Figure 1. Classic photos of Archelon in ventral and dorsal views.

Figure 1. Classic photos of Archelon in ventral and dorsal views.

After testing
in the large reptile tree (LRT, 1802+ taxa) Archelon (Figs. 1, 2) nests firmly with Macrochelys, the alligator snapping turtle (Fig. 3). That’s why Archelon is not related to living sea turtles and perhaps why it’s terrestrial origin has remained a mystery until now.

Once again, testing taxa together that have never been tested together before sometimes recovers such unexpected, but inevitable results.

When you see the skulls together
(Figs. 2, 3), the relationship seems obvious. Most turtles do not extend their premaxilla like a hawk beak, but Archelon and snapping turtles do. The skull suture patterns are also distinct from other turtles and shared between only these two of all other turtles tested in the LRT.

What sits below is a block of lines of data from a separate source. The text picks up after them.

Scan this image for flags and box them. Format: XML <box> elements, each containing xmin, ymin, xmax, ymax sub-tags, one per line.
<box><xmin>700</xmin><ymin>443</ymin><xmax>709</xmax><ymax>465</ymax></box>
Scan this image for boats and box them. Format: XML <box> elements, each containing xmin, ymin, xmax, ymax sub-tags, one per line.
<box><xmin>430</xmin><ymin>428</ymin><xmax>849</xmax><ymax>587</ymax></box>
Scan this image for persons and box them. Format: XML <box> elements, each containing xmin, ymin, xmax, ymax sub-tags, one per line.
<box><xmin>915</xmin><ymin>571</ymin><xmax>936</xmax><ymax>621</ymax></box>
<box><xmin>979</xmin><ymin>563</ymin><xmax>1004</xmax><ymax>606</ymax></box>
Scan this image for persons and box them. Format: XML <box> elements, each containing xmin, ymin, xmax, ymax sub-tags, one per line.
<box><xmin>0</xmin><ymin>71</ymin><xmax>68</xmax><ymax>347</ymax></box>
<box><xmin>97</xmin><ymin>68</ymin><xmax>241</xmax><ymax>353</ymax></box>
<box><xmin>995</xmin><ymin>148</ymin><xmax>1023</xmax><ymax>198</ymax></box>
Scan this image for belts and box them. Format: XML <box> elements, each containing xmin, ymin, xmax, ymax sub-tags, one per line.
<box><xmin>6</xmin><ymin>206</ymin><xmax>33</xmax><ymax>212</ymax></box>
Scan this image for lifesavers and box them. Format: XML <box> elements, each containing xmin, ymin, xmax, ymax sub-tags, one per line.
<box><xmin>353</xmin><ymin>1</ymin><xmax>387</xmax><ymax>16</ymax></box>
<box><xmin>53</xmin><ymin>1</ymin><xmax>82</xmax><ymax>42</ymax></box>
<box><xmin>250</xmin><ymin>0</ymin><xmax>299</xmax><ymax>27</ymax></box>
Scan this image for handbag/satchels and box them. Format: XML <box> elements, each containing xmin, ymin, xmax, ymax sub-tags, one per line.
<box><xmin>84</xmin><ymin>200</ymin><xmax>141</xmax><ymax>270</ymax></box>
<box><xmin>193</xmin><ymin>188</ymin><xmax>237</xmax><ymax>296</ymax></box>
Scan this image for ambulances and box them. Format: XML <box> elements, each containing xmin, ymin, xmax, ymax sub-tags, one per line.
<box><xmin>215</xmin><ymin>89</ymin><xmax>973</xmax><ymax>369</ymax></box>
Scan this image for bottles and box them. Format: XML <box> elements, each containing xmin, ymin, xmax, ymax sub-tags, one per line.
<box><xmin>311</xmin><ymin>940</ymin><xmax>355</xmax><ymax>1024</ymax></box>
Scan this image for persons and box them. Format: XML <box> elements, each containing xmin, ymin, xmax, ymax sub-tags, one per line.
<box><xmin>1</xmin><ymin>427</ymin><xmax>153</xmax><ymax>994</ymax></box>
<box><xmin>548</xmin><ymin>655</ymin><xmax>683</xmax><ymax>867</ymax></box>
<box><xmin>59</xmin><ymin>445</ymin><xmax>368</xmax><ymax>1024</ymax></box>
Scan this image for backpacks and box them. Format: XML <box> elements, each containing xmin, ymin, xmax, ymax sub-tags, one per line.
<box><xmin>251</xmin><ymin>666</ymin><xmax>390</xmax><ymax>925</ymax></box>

Figure 2. Skull of Archelon with colors identifying bones. Compare to Macrochelys in figure 3.

Figure 2. Skull of Archelon with colors identifying bones. Compare to Macrochelys in figure 3.

In the ancient and dangerous Niobrara Sea covering much of North America,
it took a giant, mean-old snapping turtle with flippers to survive in a seaway full of other giant monster reptiles.

Figure 3. Macrochelys skull in three views with colors added to bones. Compare to Archelon in figure 2.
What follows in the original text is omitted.